At the moment, we are copying our entire application code, installing its dependencies, and then building the application.
But what if I make changes to my application code, but do not introduce any new dependencies? In our current approach, we’d have to run all three steps again, and the RUN ["yarn"] step is likely going to take a long time as it has to download thousands of files:
COPY --chown=node:node . .
RUN ["yarn"]
RUN ["yarn", "run", "build"]
Fortunately, Docker implements a clever caching mechanism. Whenever Docker generates an image, it stores the underlying layers in the filesystem. When Docker is asked to build a new image, instead of blindly following the instructions again, Docker will check its existing cache of layers to see if there are layers it can simply reuse.

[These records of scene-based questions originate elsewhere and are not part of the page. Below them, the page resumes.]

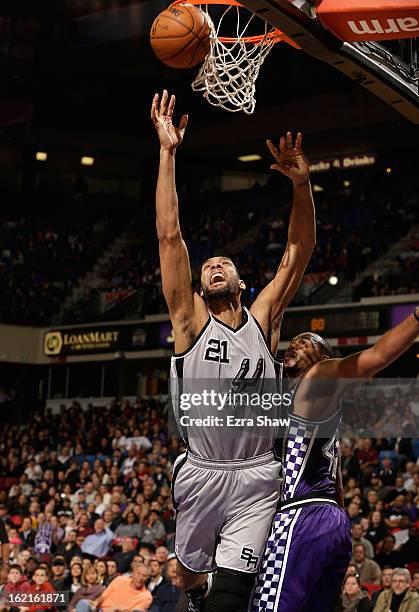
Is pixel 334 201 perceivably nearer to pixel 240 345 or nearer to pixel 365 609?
pixel 365 609

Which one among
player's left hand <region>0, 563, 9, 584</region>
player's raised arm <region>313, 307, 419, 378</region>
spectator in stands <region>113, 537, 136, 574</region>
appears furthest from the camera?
spectator in stands <region>113, 537, 136, 574</region>

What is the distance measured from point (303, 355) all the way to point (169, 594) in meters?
6.27

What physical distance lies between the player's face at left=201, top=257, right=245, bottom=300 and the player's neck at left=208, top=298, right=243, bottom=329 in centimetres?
5

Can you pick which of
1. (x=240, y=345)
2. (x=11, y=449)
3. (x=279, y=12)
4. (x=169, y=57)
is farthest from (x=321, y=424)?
(x=11, y=449)

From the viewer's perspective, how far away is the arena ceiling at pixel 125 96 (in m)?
24.8

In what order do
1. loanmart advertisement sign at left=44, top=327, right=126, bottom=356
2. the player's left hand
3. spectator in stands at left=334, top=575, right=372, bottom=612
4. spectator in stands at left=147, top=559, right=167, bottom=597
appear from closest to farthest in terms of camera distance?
spectator in stands at left=334, top=575, right=372, bottom=612
spectator in stands at left=147, top=559, right=167, bottom=597
the player's left hand
loanmart advertisement sign at left=44, top=327, right=126, bottom=356

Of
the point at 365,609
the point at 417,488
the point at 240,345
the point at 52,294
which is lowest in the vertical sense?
the point at 365,609

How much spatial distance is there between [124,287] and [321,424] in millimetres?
21642

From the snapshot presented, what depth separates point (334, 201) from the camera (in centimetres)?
2622

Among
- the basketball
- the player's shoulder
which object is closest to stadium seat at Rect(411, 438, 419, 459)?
the basketball

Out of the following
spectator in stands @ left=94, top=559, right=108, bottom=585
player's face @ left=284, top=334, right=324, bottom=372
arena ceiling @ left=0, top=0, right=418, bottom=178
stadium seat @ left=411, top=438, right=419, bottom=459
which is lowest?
spectator in stands @ left=94, top=559, right=108, bottom=585

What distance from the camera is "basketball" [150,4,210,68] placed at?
600cm

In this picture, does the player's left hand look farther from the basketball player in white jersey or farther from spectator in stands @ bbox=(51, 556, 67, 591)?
the basketball player in white jersey

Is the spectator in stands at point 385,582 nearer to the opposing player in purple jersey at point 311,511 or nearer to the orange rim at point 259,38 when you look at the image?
the opposing player in purple jersey at point 311,511
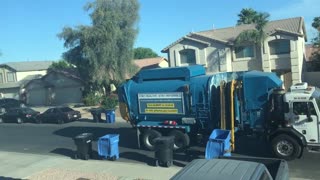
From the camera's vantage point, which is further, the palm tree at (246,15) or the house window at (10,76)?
the house window at (10,76)

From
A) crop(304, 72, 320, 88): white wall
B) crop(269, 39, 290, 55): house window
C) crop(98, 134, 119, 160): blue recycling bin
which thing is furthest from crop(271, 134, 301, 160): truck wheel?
crop(304, 72, 320, 88): white wall

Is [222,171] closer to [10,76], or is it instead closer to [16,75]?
[16,75]

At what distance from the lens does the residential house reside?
2447 inches

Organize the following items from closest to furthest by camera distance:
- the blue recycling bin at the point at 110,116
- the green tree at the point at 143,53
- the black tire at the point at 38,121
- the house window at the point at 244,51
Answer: the blue recycling bin at the point at 110,116, the black tire at the point at 38,121, the house window at the point at 244,51, the green tree at the point at 143,53

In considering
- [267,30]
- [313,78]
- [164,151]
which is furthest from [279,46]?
[164,151]

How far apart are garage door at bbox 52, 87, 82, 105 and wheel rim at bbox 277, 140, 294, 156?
122 feet

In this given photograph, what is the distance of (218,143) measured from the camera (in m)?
14.3

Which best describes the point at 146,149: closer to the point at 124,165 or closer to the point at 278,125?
the point at 124,165

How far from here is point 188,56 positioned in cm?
4175

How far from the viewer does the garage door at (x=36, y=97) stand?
5472 cm

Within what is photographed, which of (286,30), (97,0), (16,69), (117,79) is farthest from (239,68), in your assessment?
(16,69)

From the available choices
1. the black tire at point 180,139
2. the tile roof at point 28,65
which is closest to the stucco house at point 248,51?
the black tire at point 180,139

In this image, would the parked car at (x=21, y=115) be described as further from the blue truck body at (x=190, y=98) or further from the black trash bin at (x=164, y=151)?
the black trash bin at (x=164, y=151)

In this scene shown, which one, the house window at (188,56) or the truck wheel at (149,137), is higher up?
the house window at (188,56)
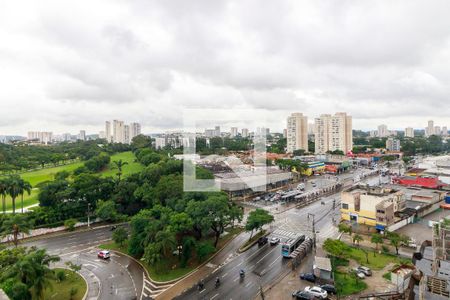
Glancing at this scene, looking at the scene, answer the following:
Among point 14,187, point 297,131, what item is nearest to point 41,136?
point 297,131

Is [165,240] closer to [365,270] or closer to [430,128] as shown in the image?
[365,270]

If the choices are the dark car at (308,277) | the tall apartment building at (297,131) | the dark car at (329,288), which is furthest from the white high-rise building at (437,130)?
the dark car at (329,288)

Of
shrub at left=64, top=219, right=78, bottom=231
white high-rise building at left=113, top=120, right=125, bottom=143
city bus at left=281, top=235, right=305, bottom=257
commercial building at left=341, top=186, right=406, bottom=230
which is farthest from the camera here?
white high-rise building at left=113, top=120, right=125, bottom=143

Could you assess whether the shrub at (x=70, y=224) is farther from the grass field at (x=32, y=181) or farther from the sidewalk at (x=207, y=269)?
the sidewalk at (x=207, y=269)

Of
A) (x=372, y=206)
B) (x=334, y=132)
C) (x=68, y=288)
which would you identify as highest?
(x=334, y=132)

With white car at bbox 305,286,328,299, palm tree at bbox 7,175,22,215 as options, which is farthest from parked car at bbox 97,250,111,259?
white car at bbox 305,286,328,299

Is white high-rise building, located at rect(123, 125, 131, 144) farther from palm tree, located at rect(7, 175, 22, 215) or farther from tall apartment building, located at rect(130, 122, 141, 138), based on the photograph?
palm tree, located at rect(7, 175, 22, 215)
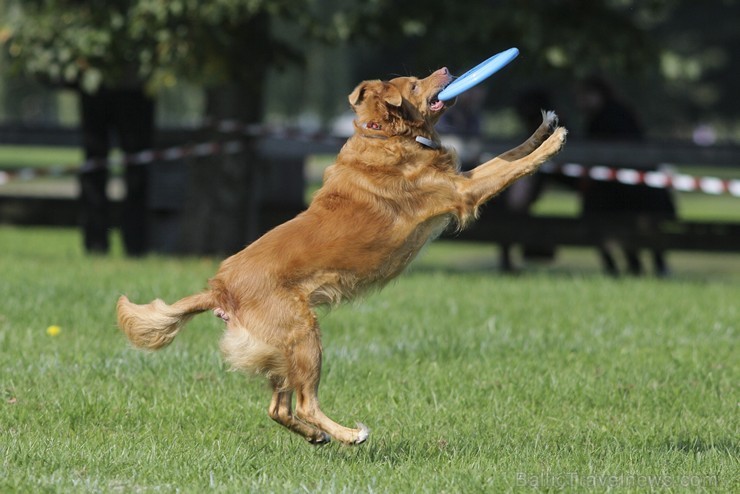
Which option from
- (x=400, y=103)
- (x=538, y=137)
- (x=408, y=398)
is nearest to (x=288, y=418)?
(x=408, y=398)

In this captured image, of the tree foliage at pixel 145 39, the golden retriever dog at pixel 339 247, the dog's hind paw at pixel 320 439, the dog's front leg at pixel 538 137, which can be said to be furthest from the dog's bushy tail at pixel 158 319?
the tree foliage at pixel 145 39

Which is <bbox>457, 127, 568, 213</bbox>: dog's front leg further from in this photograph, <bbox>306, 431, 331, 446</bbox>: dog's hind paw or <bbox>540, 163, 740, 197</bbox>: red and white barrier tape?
<bbox>540, 163, 740, 197</bbox>: red and white barrier tape

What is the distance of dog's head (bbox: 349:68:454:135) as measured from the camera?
5.80m

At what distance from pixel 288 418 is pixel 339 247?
80 centimetres

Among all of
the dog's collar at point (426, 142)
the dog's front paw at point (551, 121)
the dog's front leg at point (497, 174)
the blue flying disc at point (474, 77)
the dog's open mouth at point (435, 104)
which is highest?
the blue flying disc at point (474, 77)

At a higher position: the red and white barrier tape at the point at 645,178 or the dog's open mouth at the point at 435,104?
the dog's open mouth at the point at 435,104

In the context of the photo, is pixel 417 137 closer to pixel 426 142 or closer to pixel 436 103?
pixel 426 142

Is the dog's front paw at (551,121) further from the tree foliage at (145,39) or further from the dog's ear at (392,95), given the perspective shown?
the tree foliage at (145,39)

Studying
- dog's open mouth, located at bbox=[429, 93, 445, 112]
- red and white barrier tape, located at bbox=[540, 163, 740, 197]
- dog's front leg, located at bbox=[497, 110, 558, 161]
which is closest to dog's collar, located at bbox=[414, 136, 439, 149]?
dog's open mouth, located at bbox=[429, 93, 445, 112]

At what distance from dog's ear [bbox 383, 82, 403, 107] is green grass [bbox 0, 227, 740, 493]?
0.96 meters

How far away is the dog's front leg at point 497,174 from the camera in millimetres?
5734

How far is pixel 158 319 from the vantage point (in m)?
5.27

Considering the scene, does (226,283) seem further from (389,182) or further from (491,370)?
(491,370)

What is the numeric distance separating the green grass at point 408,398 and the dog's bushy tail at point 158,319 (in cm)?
42
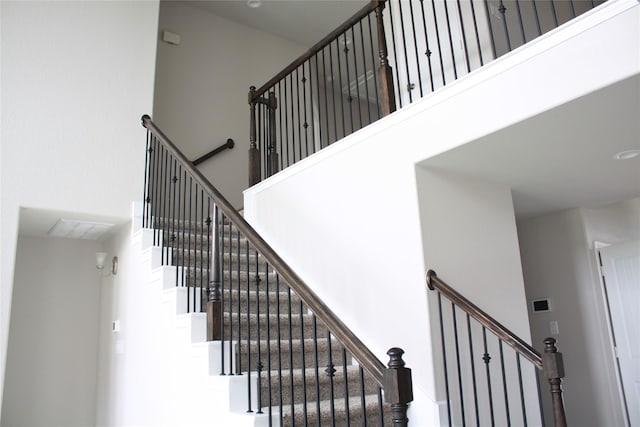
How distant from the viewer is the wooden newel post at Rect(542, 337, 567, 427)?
2.46 m

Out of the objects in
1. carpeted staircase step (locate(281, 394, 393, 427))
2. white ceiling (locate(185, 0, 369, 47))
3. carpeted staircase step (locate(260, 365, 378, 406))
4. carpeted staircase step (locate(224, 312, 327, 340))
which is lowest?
carpeted staircase step (locate(281, 394, 393, 427))

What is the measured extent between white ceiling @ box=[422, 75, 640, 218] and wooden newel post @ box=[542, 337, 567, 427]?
1136 mm

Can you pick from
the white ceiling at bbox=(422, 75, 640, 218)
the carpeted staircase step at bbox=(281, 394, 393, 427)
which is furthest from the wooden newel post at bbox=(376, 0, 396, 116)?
the carpeted staircase step at bbox=(281, 394, 393, 427)

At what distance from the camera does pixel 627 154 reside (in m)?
3.29

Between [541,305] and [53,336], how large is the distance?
4632 mm

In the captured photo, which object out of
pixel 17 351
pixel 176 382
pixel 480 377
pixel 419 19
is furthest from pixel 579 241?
pixel 17 351

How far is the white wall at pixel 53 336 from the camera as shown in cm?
426

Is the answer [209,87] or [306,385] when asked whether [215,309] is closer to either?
[306,385]

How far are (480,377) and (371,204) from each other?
1.32 meters

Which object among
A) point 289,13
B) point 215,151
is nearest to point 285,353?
point 215,151

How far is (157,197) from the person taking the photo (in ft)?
15.0

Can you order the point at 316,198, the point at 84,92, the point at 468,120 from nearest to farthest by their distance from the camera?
the point at 468,120
the point at 316,198
the point at 84,92

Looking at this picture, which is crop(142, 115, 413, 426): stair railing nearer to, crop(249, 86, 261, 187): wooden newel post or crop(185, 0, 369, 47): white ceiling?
crop(249, 86, 261, 187): wooden newel post

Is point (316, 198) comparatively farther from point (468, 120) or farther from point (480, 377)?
point (480, 377)
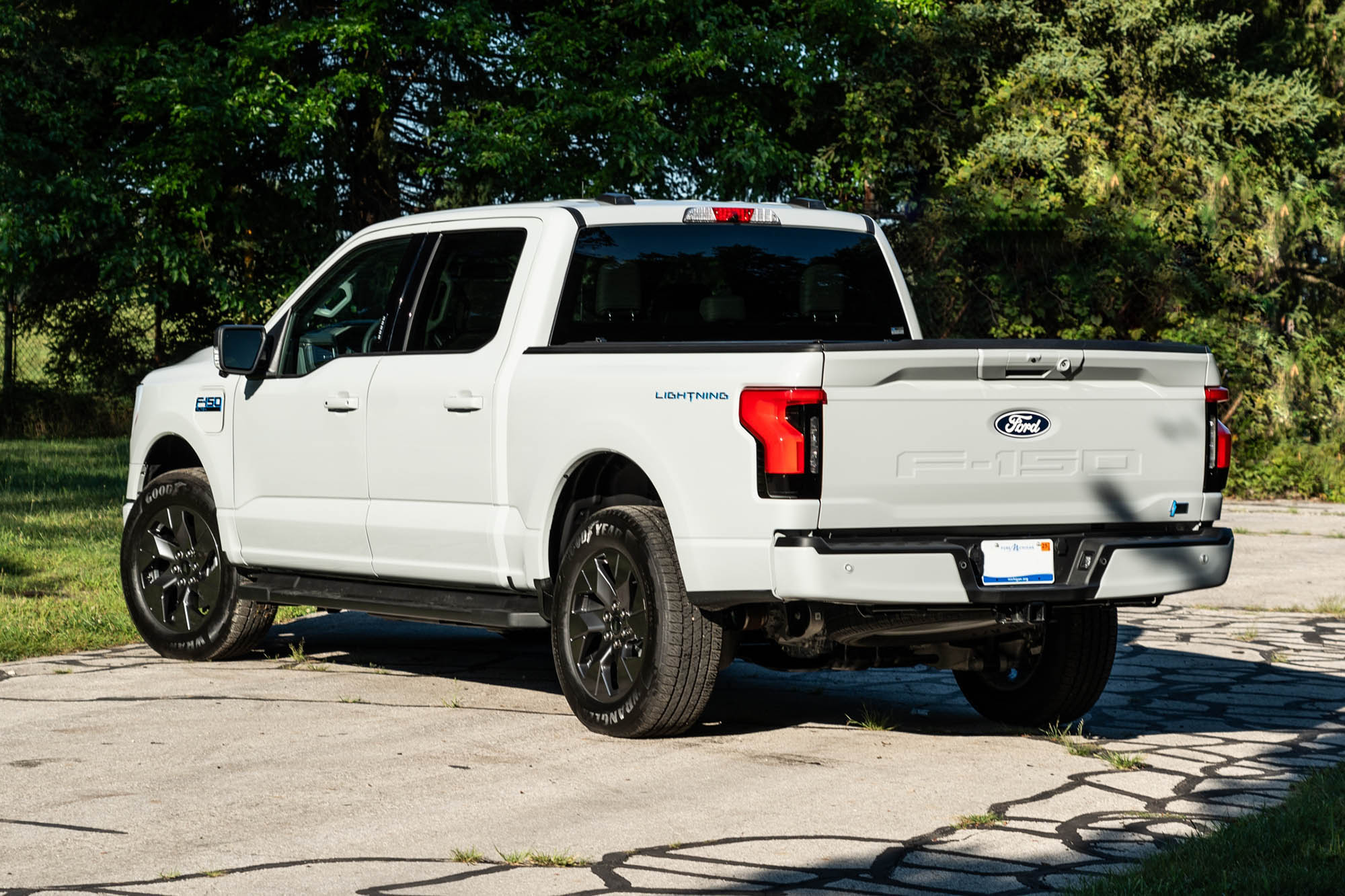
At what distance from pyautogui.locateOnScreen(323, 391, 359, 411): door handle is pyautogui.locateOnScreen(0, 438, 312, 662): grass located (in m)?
2.28

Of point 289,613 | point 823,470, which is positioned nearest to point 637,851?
point 823,470

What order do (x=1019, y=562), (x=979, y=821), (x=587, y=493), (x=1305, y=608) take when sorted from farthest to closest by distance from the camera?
(x=1305, y=608) < (x=587, y=493) < (x=1019, y=562) < (x=979, y=821)

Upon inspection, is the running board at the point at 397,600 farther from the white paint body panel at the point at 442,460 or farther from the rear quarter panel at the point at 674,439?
the rear quarter panel at the point at 674,439

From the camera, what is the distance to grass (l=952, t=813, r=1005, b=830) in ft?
19.1

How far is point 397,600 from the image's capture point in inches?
324

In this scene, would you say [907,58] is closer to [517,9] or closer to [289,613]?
[517,9]

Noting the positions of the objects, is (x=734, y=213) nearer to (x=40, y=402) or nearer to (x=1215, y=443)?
(x=1215, y=443)

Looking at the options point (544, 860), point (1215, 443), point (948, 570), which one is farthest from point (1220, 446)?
point (544, 860)

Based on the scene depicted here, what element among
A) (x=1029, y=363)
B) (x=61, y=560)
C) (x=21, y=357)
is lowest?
(x=61, y=560)

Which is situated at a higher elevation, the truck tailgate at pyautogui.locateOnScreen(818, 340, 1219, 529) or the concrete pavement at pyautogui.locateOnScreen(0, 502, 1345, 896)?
the truck tailgate at pyautogui.locateOnScreen(818, 340, 1219, 529)

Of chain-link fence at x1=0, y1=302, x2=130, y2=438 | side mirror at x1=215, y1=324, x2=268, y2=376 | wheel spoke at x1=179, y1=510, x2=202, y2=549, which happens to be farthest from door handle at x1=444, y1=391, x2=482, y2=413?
chain-link fence at x1=0, y1=302, x2=130, y2=438

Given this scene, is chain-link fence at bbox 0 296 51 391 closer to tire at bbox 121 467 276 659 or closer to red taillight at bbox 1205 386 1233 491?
tire at bbox 121 467 276 659

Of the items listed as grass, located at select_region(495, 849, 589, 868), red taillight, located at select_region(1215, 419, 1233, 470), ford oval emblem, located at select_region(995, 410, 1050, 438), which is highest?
ford oval emblem, located at select_region(995, 410, 1050, 438)

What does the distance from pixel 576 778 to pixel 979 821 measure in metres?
1.47
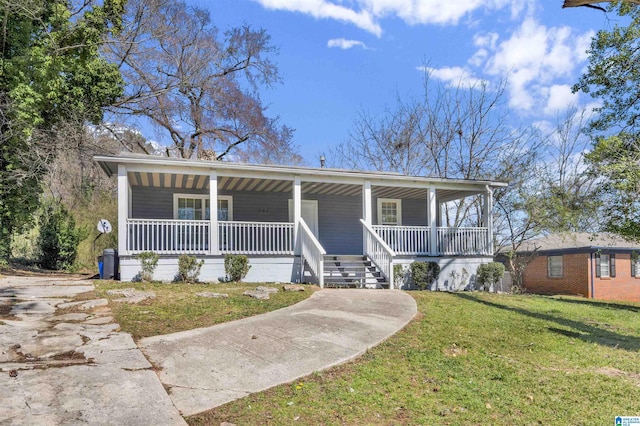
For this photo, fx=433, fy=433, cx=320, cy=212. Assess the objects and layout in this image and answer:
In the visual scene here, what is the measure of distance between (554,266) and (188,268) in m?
Result: 19.8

As Docker steps through each instruction, it will try to use the cache whenever possible, and will only invalidate the cache under the following circumstances:
- Starting from the same parent image, there are no cached layers that were built with exactly the same instruction as the next instruction in our current Dockerfile.
- If the next instruction is ADD or COPY, Docker will create a checksum for each file, based on the contents of each file. If any of the checksums do not match the ones in the cached layer, the cache is invalidated.
Therefore, we can modify the preceding three instructions (COPY, RUN, RUN) to the following four instructions:
COPY --chown=node:node ["package*.json", "yarn.lock", "./"]
RUN ["yarn"]
COPY --chown=node:node . .
RUN ["yarn", "run", "build"]
Now, if our dependencies that are specified solely inside our package.json, package-log.json, and yarn.lock files, have not changed, then the first two steps here will not be run again. Instead, the cached layer that we previously generated will be used.